• [PROVIDED RECORDS]:
▬▬▬▬▬▬▬▬▬▬

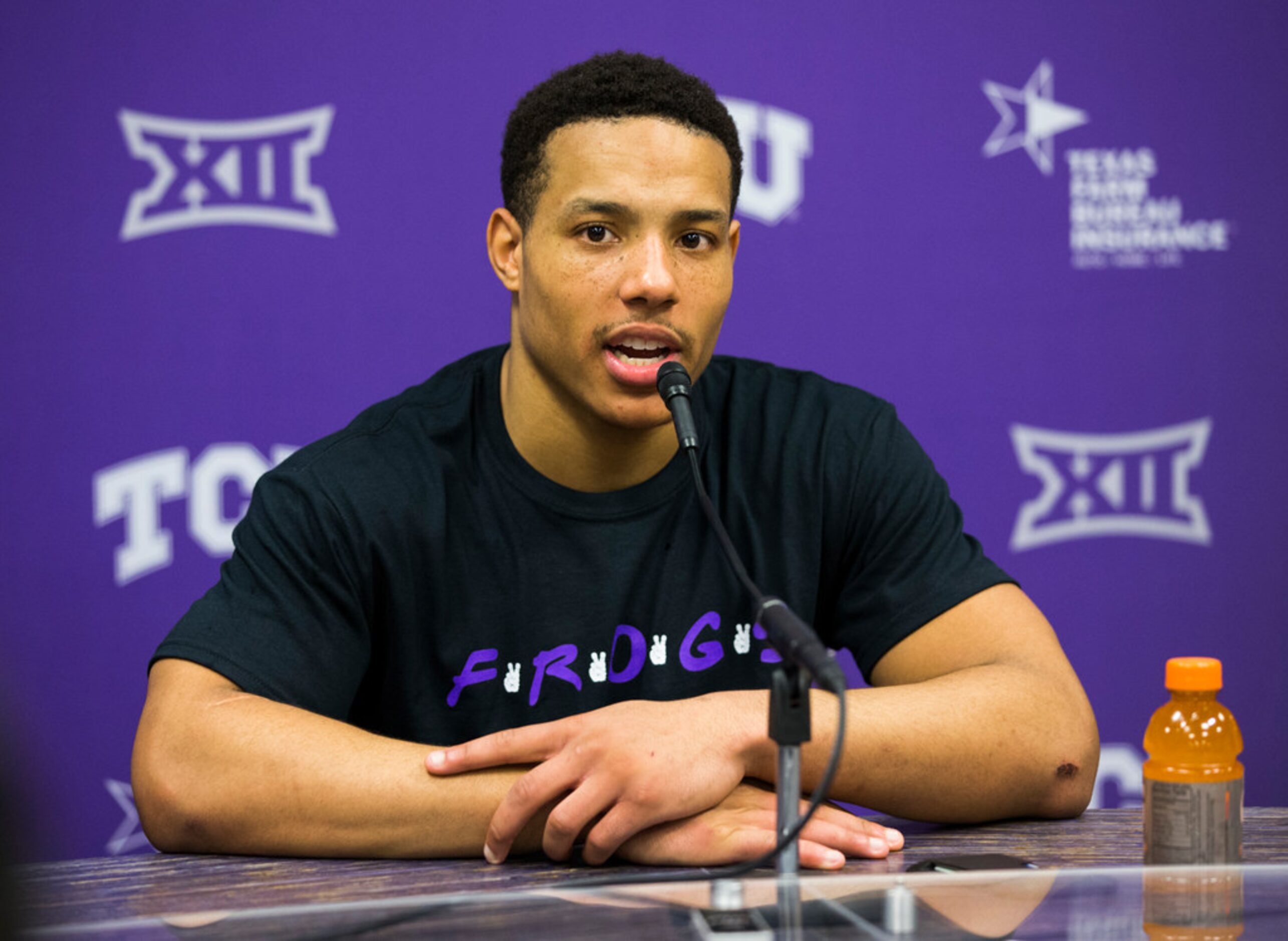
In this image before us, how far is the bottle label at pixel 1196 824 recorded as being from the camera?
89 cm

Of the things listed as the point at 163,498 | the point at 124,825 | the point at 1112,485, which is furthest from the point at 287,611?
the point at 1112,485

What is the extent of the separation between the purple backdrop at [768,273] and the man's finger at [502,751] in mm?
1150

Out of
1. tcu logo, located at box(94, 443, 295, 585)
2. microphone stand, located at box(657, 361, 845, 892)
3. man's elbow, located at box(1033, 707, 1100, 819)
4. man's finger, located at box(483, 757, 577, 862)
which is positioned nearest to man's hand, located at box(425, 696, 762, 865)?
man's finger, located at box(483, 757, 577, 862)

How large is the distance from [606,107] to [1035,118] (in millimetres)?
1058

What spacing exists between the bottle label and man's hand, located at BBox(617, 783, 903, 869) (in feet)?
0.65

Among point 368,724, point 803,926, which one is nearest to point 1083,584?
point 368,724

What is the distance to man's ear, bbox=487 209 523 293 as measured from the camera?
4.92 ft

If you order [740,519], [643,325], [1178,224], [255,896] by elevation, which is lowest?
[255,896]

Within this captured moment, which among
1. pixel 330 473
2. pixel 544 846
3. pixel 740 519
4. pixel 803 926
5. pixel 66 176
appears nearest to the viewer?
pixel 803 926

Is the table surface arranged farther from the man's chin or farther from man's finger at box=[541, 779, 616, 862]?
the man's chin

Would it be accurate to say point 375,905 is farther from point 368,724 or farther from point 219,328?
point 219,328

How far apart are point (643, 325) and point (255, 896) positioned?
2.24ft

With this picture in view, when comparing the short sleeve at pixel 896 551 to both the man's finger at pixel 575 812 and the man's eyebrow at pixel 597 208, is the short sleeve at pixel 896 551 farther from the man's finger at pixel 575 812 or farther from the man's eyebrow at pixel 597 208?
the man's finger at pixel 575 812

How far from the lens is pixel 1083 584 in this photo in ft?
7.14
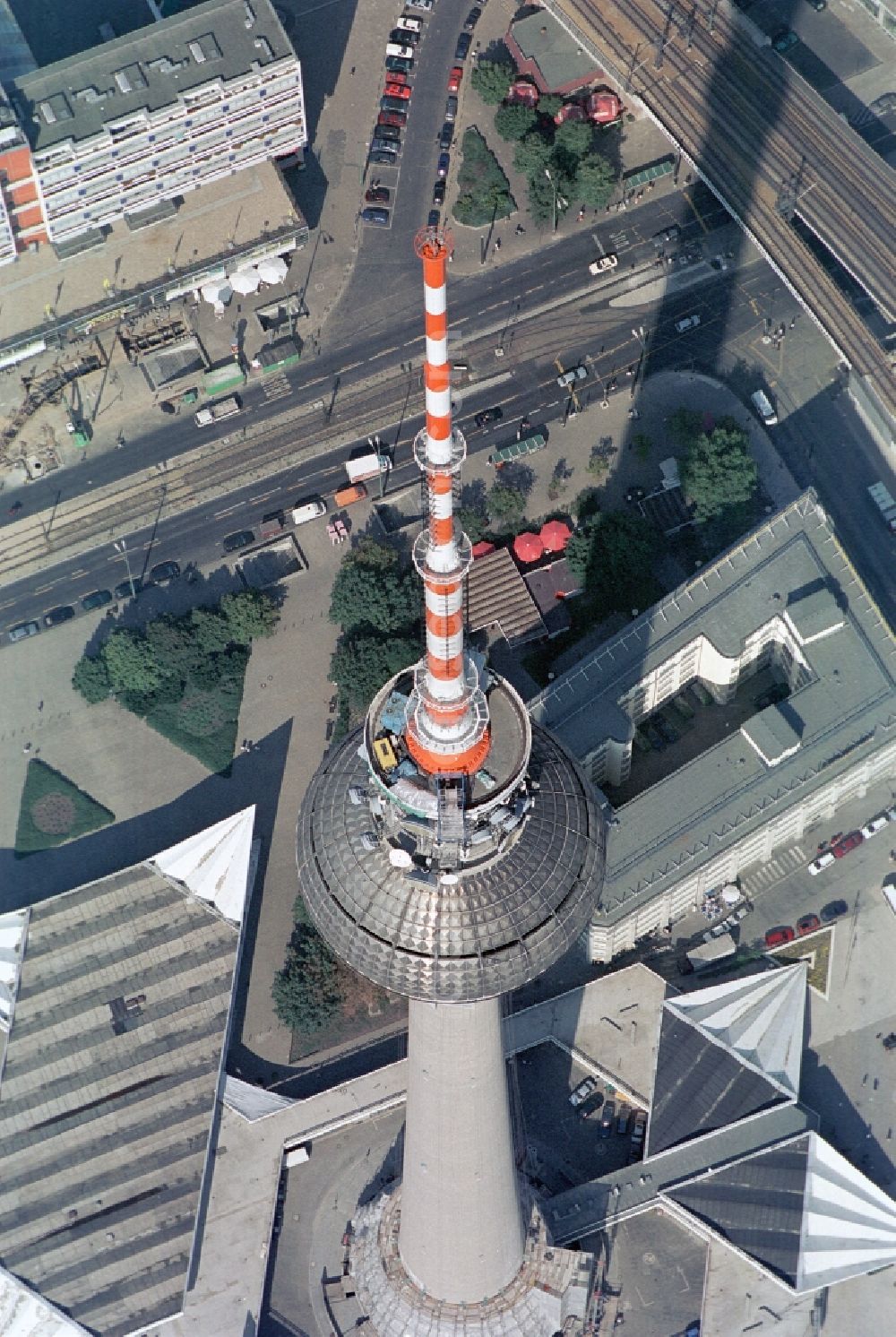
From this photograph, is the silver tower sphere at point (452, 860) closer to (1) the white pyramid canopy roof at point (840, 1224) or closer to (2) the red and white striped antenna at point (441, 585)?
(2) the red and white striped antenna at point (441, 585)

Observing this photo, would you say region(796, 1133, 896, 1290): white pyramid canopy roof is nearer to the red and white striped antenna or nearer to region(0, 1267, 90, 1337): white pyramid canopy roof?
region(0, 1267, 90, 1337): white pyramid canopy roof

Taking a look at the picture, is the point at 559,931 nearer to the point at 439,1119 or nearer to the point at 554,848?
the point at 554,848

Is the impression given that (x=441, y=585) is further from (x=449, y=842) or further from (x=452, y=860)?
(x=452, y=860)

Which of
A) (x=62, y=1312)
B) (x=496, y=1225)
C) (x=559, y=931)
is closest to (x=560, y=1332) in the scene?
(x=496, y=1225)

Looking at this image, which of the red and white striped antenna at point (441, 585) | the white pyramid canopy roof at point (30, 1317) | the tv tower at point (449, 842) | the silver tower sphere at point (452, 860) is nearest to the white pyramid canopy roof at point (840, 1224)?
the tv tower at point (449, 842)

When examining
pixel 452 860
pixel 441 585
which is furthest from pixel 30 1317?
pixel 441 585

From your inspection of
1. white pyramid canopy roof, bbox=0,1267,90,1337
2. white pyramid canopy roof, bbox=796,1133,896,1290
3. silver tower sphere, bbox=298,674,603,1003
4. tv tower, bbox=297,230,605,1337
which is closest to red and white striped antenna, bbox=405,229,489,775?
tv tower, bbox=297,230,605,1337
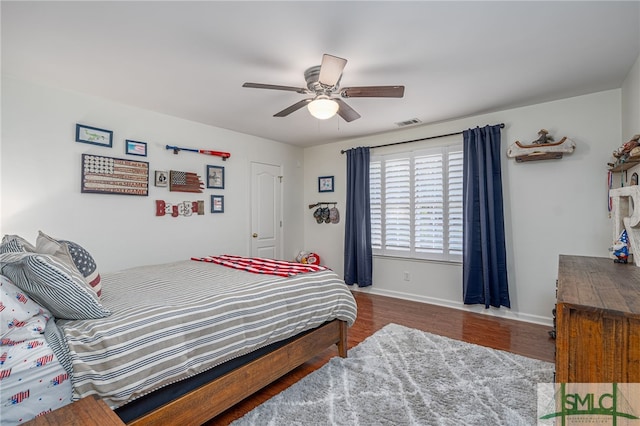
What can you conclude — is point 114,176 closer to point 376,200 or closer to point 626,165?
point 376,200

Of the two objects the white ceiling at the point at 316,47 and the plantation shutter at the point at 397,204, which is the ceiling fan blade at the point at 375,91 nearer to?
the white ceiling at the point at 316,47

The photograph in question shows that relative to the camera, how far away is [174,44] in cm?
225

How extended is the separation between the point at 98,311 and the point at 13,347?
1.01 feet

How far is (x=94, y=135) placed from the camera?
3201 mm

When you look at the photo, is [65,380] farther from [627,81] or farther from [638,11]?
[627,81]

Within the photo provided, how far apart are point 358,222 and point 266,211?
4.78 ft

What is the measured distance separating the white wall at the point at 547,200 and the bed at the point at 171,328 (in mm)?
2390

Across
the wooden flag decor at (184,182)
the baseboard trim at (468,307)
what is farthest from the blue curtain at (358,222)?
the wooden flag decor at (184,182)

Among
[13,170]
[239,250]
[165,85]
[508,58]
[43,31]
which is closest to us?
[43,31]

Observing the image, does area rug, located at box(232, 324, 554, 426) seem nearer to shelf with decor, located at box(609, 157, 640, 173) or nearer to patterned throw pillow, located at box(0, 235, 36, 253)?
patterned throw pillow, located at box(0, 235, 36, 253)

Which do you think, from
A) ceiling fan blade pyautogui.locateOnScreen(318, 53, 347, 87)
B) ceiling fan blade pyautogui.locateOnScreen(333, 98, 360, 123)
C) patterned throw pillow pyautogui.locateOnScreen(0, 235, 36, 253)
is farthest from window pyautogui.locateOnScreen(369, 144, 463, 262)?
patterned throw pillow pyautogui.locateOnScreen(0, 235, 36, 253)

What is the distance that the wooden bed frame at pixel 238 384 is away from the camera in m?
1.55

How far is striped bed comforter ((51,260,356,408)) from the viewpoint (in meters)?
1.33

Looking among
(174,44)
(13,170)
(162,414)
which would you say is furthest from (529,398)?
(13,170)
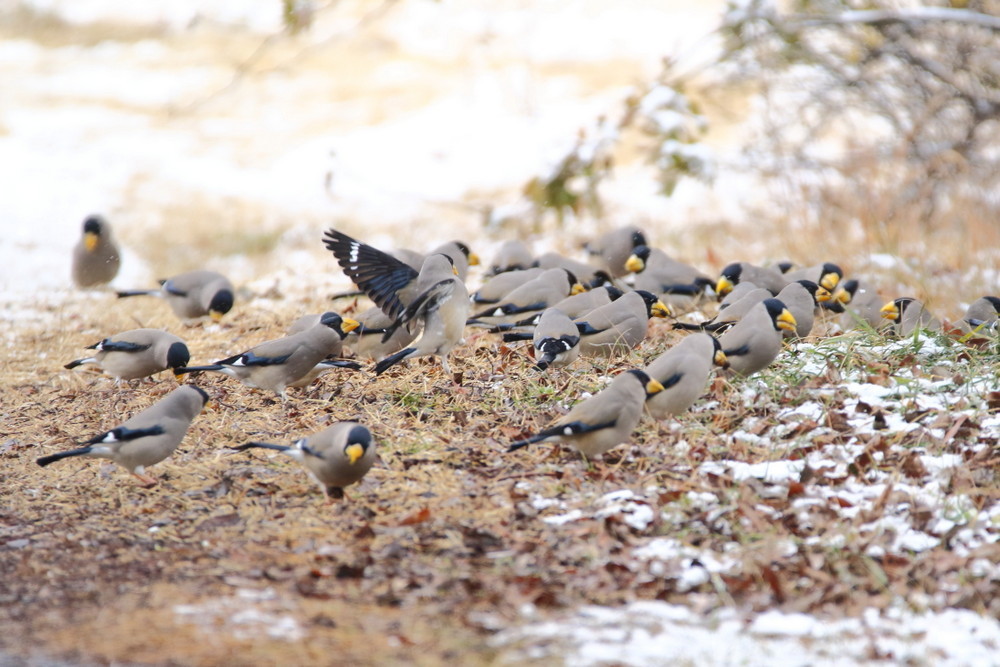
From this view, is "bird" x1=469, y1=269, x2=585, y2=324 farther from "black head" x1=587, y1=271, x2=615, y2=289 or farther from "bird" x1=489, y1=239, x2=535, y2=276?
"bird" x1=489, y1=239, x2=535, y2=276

▬▬▬▬▬▬▬▬▬▬

• [THE PROBLEM]: Write out all of the material above line for line, without changing a word. Leave out the pictures.

• [ANSWER TO THE PROBLEM]:
In this image before us, how far is the bottle label at pixel 1196 824 recorded as being from the camera?
89 cm

Of the things listed as the point at 163,498 | the point at 124,825 | the point at 1112,485, which is furthest from the point at 287,611?
the point at 1112,485

What is the extent of the separation between the purple backdrop at [768,273] and the man's finger at [502,751] in mm?
1150

Out of
1. tcu logo, located at box(94, 443, 295, 585)
2. microphone stand, located at box(657, 361, 845, 892)
3. man's elbow, located at box(1033, 707, 1100, 819)
4. man's finger, located at box(483, 757, 577, 862)
which is positioned nearest to man's hand, located at box(425, 696, 762, 865)?
man's finger, located at box(483, 757, 577, 862)

How large is the distance from [606,107] to [1035,118] (in millimetres)?
1058

What spacing exists between the bottle label and man's hand, located at BBox(617, 783, 903, 869) (in feet)?
0.65

Among point 368,724, point 803,926, which one is nearest to point 1083,584?
point 368,724

What is the distance to man's ear, bbox=487 209 523 293 as measured from the camera?
4.92 ft

If you order [740,519], [643,325], [1178,224], [255,896] by elevation, which is lowest?
[255,896]

Within this captured moment, which among
1. pixel 330 473
2. pixel 544 846
3. pixel 740 519
4. pixel 803 926
5. pixel 66 176
appears nearest to the viewer?
pixel 803 926

Is the table surface arranged farther from the man's chin or farther from man's finger at box=[541, 779, 616, 862]?
the man's chin

Would it be accurate to say point 375,905 is farther from point 368,724 or farther from point 219,328?
point 219,328

How far apart are point (643, 325) and point (255, 896) positioned?
2.24ft

With this picture in view, when comparing the short sleeve at pixel 896 551 to both the man's finger at pixel 575 812 and the man's eyebrow at pixel 597 208, is the short sleeve at pixel 896 551 farther from the man's finger at pixel 575 812 or farther from the man's eyebrow at pixel 597 208?
the man's finger at pixel 575 812

How far from the lens is pixel 1083 584 in this photo in ft?
7.14
From this photograph, is the silver tower sphere at point (452, 860) closer to (1) the white pyramid canopy roof at point (840, 1224) or closer to (2) the red and white striped antenna at point (441, 585)?
(2) the red and white striped antenna at point (441, 585)

Observing this photo, would you say region(796, 1133, 896, 1290): white pyramid canopy roof is nearer to the red and white striped antenna or nearer to region(0, 1267, 90, 1337): white pyramid canopy roof?
region(0, 1267, 90, 1337): white pyramid canopy roof

Taking a look at the picture, is the point at 559,931 nearer to the point at 439,1119 or nearer to the point at 554,848?
the point at 554,848

Is the impression given that (x=441, y=585) is further from (x=449, y=842) or further from (x=452, y=860)?
(x=452, y=860)

Which of
A) (x=62, y=1312)
B) (x=496, y=1225)
C) (x=559, y=931)
is closest to (x=560, y=1332) in the scene?
(x=496, y=1225)

Looking at this image, which of the red and white striped antenna at point (441, 585) | the white pyramid canopy roof at point (30, 1317) | the tv tower at point (449, 842) | the silver tower sphere at point (452, 860) is nearest to the white pyramid canopy roof at point (840, 1224)?
the tv tower at point (449, 842)

When examining
pixel 452 860
pixel 441 585
which is furthest from pixel 30 1317?
pixel 441 585

From your inspection of
1. white pyramid canopy roof, bbox=0,1267,90,1337
2. white pyramid canopy roof, bbox=796,1133,896,1290
3. silver tower sphere, bbox=298,674,603,1003
4. tv tower, bbox=297,230,605,1337
which is closest to red and white striped antenna, bbox=405,229,489,775?
tv tower, bbox=297,230,605,1337
What can you conclude — is point 114,176 closer to point 376,200 or closer to point 626,165?
point 376,200

Of the two objects the white ceiling at the point at 316,47 and the plantation shutter at the point at 397,204, which is the ceiling fan blade at the point at 375,91 nearer to?
the white ceiling at the point at 316,47

The photograph in question shows that relative to the camera, how far away is [174,44] in cm?
225

How extended is the separation between the point at 98,311 and the point at 13,347?
1.01 feet

How far is (x=94, y=135) placed from the camera?
3201 mm

When you look at the photo, is [65,380] farther from [627,81] or farther from [638,11]?
[627,81]

Within the photo provided, how far apart are point 358,222 and point 266,211?
4.78 ft

What is the measured distance separating the white wall at the point at 547,200 and the bed at the point at 171,328 (in mm)?
2390

Across
the wooden flag decor at (184,182)
the baseboard trim at (468,307)
what is farthest from the blue curtain at (358,222)?
the wooden flag decor at (184,182)

Among
[13,170]
[239,250]
[165,85]
[508,58]
[43,31]
which is closest to us?
[43,31]

Observing the image, does area rug, located at box(232, 324, 554, 426) seem nearer to shelf with decor, located at box(609, 157, 640, 173) or nearer to patterned throw pillow, located at box(0, 235, 36, 253)?
patterned throw pillow, located at box(0, 235, 36, 253)

Which do you think, from
A) ceiling fan blade pyautogui.locateOnScreen(318, 53, 347, 87)
B) ceiling fan blade pyautogui.locateOnScreen(333, 98, 360, 123)
C) patterned throw pillow pyautogui.locateOnScreen(0, 235, 36, 253)
is farthest from window pyautogui.locateOnScreen(369, 144, 463, 262)?
patterned throw pillow pyautogui.locateOnScreen(0, 235, 36, 253)

What is the distance that the wooden bed frame at pixel 238 384 is away from the camera in m?
1.55

How far is striped bed comforter ((51,260,356,408)) from the viewpoint (in meters)?
1.33

Looking among
(174,44)
(13,170)
(162,414)
which would you say is furthest from (529,398)?
(13,170)
From this view, is "bird" x1=469, y1=269, x2=585, y2=324 farther from "black head" x1=587, y1=271, x2=615, y2=289 or farther from "bird" x1=489, y1=239, x2=535, y2=276?
"bird" x1=489, y1=239, x2=535, y2=276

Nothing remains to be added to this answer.